Thomas Petrizzo (Born 1933) is a soldier in the Colombo Crime Family.
Petrizzo was once a vital force in fashioning the skyline of New York. Major contractors and developers lionized him for his acumen in shaping and delivering the steel frames for the Jacob K. Javits Convention Center, Battery Park City, and numerous Manhattan skyscrapers.
He grew up in East New York, Brooklyn, and dropped out of school when he was 16 to work on a private garbage collection crew. Later, he was a truck driver and manager for freight companies. In 1969, at age 36, he began a steel hauling business, but the company failed in 1974.
In 1975, despite his previous business reverses, he formed a new company, A. J. Ross Logistics Inc. The company's main business was making steel reinforcing bars and trucking steel columns and girders. Federal investigators claim that Petrizzo's prominence in the Colombo family rose with his business successes.
In the late 1970's or early 1980's Petrizzo was inducted as a member of a unit in the Colombo family led by Alphonse Persico.

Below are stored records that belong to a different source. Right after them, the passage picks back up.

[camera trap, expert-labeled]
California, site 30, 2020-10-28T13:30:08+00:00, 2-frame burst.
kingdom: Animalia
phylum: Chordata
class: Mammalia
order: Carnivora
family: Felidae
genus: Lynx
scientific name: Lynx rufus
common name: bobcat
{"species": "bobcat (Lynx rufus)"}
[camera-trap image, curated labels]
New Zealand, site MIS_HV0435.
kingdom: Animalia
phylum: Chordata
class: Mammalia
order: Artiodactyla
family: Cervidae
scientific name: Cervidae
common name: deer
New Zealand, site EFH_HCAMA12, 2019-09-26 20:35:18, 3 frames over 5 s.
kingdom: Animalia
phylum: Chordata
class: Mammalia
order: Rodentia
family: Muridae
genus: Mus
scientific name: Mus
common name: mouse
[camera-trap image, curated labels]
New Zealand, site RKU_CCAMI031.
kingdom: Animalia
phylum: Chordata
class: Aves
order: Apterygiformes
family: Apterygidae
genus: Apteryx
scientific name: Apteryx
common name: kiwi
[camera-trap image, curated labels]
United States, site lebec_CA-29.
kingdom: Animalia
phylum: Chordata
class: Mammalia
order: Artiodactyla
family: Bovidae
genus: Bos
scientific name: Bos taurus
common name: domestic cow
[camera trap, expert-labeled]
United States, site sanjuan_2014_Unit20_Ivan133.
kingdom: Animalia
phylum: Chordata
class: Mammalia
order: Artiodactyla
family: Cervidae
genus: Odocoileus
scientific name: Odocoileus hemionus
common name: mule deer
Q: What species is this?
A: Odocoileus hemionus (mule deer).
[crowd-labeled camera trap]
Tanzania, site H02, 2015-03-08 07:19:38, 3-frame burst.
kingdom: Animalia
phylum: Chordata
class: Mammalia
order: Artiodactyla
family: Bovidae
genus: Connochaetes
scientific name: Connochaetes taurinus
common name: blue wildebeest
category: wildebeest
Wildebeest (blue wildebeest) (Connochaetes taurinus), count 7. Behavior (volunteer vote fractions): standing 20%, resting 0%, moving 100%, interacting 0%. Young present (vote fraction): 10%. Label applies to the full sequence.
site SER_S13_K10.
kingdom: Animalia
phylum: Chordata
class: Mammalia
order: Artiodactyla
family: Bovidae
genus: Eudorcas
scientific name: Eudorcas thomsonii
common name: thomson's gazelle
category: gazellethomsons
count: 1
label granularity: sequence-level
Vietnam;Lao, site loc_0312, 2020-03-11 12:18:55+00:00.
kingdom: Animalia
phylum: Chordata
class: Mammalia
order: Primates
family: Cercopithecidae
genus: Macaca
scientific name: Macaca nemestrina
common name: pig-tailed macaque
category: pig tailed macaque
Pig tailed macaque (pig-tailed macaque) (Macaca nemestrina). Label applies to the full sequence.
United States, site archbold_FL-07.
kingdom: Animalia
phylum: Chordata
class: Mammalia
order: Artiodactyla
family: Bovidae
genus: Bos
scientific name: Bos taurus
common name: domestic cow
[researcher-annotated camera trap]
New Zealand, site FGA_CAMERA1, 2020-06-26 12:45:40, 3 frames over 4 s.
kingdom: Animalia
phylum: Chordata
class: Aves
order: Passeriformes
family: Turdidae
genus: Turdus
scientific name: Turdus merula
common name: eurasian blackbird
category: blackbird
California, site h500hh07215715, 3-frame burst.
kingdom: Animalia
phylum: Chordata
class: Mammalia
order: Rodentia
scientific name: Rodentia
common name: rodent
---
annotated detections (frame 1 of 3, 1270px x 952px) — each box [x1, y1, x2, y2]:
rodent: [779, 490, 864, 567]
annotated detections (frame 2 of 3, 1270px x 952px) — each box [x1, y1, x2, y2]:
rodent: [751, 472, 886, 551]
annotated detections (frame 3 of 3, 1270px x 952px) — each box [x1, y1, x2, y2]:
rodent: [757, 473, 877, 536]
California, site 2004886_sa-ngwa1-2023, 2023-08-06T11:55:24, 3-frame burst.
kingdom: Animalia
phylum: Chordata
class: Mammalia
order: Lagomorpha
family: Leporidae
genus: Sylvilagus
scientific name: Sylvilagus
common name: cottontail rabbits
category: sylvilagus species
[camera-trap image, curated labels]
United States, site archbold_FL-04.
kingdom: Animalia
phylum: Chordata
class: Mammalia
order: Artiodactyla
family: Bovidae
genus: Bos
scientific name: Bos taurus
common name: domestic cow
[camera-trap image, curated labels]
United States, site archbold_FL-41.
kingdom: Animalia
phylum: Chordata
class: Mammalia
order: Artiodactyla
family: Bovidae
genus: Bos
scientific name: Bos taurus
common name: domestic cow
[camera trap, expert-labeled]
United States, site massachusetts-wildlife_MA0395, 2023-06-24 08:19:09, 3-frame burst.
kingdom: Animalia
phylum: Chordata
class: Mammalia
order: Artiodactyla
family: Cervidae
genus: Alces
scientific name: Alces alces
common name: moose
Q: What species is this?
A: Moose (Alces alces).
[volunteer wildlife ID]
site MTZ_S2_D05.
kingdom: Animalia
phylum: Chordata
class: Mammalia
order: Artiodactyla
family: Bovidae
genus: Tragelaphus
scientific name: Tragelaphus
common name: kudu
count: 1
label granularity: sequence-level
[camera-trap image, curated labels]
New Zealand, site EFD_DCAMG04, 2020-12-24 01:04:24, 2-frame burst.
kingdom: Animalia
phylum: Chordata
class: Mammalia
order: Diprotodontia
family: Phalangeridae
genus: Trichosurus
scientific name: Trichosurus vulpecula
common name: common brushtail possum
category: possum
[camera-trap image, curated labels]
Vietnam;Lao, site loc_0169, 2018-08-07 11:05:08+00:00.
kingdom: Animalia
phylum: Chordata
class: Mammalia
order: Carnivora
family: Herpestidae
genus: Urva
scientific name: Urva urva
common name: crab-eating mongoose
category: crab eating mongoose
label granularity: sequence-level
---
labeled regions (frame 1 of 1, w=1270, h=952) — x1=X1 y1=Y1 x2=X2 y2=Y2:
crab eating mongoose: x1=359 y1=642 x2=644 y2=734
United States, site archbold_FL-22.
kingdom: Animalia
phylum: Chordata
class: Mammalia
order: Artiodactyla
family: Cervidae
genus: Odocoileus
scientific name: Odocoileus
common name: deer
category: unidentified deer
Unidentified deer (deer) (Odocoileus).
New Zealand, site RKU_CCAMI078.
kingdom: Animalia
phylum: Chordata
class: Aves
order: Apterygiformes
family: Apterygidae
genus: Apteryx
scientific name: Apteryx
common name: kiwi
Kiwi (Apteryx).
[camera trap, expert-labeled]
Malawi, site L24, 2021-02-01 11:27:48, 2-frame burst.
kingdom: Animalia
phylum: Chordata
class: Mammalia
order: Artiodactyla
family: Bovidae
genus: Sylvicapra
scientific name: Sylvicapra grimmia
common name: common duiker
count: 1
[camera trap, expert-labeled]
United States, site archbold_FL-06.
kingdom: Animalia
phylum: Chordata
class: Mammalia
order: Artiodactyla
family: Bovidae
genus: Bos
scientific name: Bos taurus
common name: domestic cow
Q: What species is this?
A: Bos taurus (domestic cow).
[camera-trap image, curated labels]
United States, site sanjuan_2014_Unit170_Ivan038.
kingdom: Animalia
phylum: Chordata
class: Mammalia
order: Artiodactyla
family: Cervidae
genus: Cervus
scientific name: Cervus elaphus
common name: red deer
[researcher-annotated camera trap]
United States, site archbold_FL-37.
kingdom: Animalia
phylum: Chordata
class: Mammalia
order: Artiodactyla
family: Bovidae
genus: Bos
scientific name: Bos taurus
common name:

By 1987, he was a capo.
At the height of his criminal career, Petrizzo was a capo in the family. He was involved with plotting murders and rigging multimillion-dollar construction deals for New York's Mafia bosses. He was also the Colombo representative on a Mafia council that controlled labor unions and divided the spoils from the construction industry.
It was believed that he was promoted to the rank of capo because he was the liaison for the Colombo family on the organized-crime construction panel that has a stranglehold on the New York City-area construction industry.
During the third Colombo war, Petrizzo sided with the Vittorio Orena faction. Federal prosecutors claimed that Petrizzo rode in convoys of Colombo gangsters in 1991 and 1992 hunting for rivals during the family war.
In December 1993, Petrizzo and five other suspected Colombo family members were arrested and accused of participating in a mob war for control of the Colombo family. They are charged with conspiracy to murder and firearms possession. At the time of his arrest, he became the target of other mob-related investigations. The FBI claimed that he was suspected of extorting $1.3 million from a Swiss engineering company and camouflaging the payoffs as consulting fees. Search warrants also indicated that the F.B.I. had evidence that Petrizzo's companies were used to launder illegal payoffs. Petrizzo would be acquitted in June of conspiring to murder members of the Persico faction, despite evidence of fingerprints on confidential telephone records the feds claimed were used to track down opponents and kill them.
On September 8, 1995 Petrizzo and four other people, including reputed Colombo soldier John Orena, were indicted for allegedly swindling a Long Island Teamsters local out of more than $1. Orena and Petrizzo faced up to 20 years in prison and $250,000 in fines on the most serious charge, racketeering conspiracy, if convicted.
In May 2010, Petrizzo and several other associates, including his former son-in-law/ Colombo associate Michael Persico, were arrested in a vending machine scam. Vending machines were allegedly part of a secret business deal that they had involving mob-run car dealerships. He was also charged with shaking down debris haulers at Ground Zero after the 9/11 terrorists attack. He faced a maximum of 8 months in prison.
Petrizzo would eventually be demoted from capo to soldier due to his increasing age and loss of influence in the labor unions.